----- Material provided
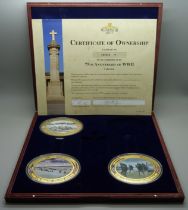 Seven Windsor Mint D-Day commemorative medallions, in two cases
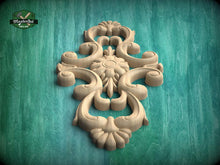 Load image into Gallery viewer, a decorative wooden carving with intricate floral and scrollwork designs, set against a green background.

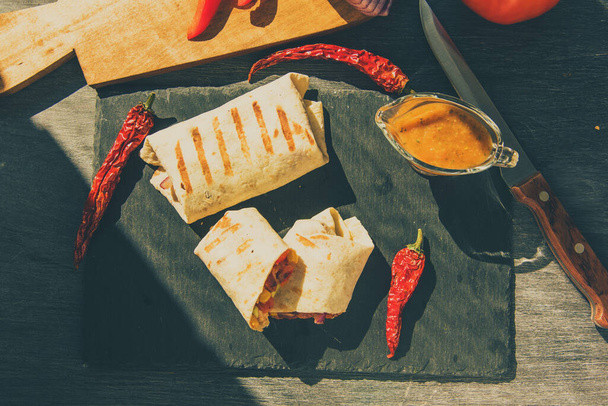 Burrito vegetariano mexicano tradicional en una tabla de servir de cerca, vista superior
 - Foto, imagen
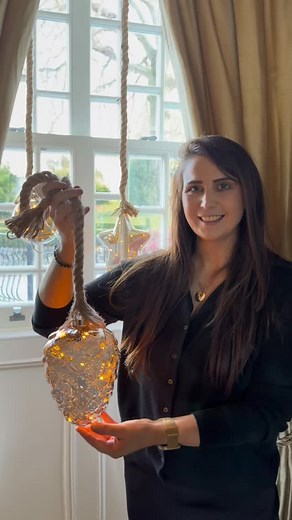 1.2K views · 28 reactions | Nicole is back with the prettiest LED hanging ornaments, all battery operated and so easy to use. ⭐️ She shows how to place them in windows using Nano Gel, and they look just as good tucked into your Christmas tree for an extra glow. ✨ Available in-store and online. https://www.arboretum.ie/shop/products/christmas/christmas-lights/battery-operated-lights-and-candles/page-2.html | Arboretum Home & Garden Heaven | Facebook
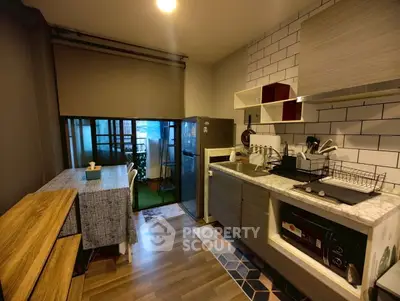 Modern kitchen with dining area and balcony access in stylish apartment.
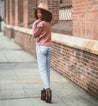 A woman wearing a Bed Stu pink sweater and jeans standing on a brick wall.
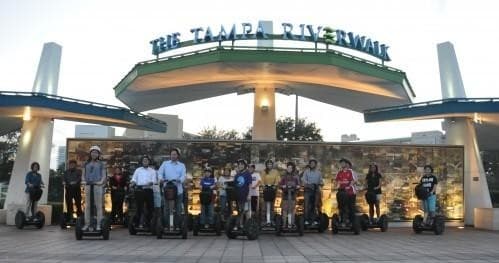 Group on Segway tour under Tampa Riverwalk arch at waterfront
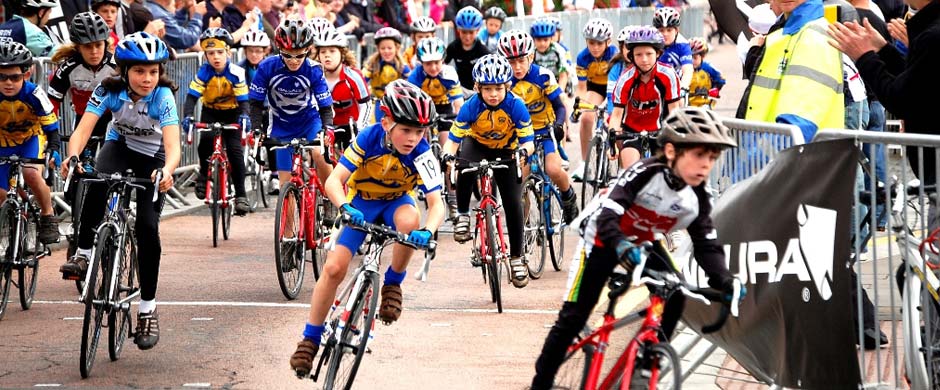 Young riders lined up on the start line at a Johnstone Jets race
----------
§ **Exercise prompt**:
Copy every line of the material above word for word, leaving out the pictures.

§ **Completed task**:
 Seven Windsor Mint D-Day commemorative medallions, in two cases
 Load image into Gallery viewer, a decorative wooden carving with intricate floral and scrollwork designs, set against a green background.

 Burrito vegetariano mexicano tradicional en una tabla de servir de cerca, vista superior
 - Foto, imagen
 1.2K views · 28 reactions | Nicole is back with the prettiest LED hanging ornaments, all battery operated and so easy to use. ⭐️ She shows how to place them in windows using Nano Gel, and they look just as good tucked into your Christmas tree for an extra glow. ✨ Available in-store and online. https://www.arboretum.ie/shop/products/christmas/christmas-lights/battery-operated-lights-and-candles/page-2.html | Arboretum Home & Garden Heaven | Facebook
 Modern kitchen with dining area and balcony access in stylish apartment.
 A woman wearing a Bed Stu pink sweater and jeans standing on a brick wall.
 Group on Segway tour under Tampa Riverwalk arch at waterfront
 Young riders lined up on the start line at a Johnstone Jets race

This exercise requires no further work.